**Work order:** Find and return every line of the data that contains the word "fraction".

**Information provided:**
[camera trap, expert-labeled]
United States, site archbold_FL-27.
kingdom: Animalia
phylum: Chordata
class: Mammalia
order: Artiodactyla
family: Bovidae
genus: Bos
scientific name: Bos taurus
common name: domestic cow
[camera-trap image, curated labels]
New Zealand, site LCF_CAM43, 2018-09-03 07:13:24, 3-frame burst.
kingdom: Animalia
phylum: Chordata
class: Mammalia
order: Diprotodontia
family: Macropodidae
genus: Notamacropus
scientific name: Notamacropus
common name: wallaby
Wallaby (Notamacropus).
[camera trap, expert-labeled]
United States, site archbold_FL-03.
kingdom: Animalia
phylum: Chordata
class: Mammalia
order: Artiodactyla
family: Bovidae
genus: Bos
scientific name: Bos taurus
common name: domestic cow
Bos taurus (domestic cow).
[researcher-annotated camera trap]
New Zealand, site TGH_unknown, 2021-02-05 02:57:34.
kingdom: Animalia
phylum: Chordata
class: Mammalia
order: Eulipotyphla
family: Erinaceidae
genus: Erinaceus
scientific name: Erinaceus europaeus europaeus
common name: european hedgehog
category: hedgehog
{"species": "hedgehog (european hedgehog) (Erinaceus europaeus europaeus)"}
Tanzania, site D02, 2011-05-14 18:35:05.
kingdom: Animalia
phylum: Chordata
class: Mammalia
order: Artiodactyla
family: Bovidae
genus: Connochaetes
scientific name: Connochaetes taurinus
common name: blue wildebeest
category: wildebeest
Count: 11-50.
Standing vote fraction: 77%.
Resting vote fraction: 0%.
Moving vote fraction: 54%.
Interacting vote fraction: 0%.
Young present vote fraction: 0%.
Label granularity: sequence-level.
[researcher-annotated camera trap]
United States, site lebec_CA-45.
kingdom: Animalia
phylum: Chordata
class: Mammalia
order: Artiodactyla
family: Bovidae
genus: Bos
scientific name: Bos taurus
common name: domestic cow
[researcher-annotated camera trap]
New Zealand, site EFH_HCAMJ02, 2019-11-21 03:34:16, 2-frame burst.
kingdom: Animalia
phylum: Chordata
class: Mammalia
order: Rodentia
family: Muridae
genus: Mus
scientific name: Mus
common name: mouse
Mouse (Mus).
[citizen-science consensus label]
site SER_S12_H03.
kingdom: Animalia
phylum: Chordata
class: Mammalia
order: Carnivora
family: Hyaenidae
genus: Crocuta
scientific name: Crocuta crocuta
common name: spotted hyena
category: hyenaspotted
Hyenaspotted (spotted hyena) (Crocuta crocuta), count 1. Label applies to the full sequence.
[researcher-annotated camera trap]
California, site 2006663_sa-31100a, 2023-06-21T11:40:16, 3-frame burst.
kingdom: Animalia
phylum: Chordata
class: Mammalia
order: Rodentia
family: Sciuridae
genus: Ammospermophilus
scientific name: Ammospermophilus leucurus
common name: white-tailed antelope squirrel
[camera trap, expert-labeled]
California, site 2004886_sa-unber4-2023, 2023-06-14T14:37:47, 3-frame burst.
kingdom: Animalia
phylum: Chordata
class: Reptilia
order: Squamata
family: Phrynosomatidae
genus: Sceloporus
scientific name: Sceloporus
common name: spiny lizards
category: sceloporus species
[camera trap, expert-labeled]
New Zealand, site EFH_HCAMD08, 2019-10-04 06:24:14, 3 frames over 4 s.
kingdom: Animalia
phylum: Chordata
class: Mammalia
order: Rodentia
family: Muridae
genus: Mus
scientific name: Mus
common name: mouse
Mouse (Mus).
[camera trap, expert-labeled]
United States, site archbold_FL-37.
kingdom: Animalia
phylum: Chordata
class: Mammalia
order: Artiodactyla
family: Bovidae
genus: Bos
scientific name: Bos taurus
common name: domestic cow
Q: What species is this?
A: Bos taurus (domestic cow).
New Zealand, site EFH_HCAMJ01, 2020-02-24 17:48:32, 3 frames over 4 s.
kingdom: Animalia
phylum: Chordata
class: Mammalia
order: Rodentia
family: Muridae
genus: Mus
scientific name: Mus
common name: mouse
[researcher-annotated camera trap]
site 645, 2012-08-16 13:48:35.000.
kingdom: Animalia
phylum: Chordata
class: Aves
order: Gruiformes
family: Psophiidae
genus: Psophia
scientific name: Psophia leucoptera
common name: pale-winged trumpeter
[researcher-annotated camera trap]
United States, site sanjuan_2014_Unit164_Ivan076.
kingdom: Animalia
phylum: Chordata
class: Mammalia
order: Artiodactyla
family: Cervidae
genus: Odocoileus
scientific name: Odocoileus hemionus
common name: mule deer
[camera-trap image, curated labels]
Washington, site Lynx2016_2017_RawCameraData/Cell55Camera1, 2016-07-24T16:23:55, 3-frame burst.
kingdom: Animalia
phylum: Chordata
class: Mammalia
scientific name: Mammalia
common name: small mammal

**Exercise response:**
Standing vote fraction: 77%.
Resting vote fraction: 0%.
Moving vote fraction: 54%.
Interacting vote fraction: 0%.
Young present vote fraction: 0%.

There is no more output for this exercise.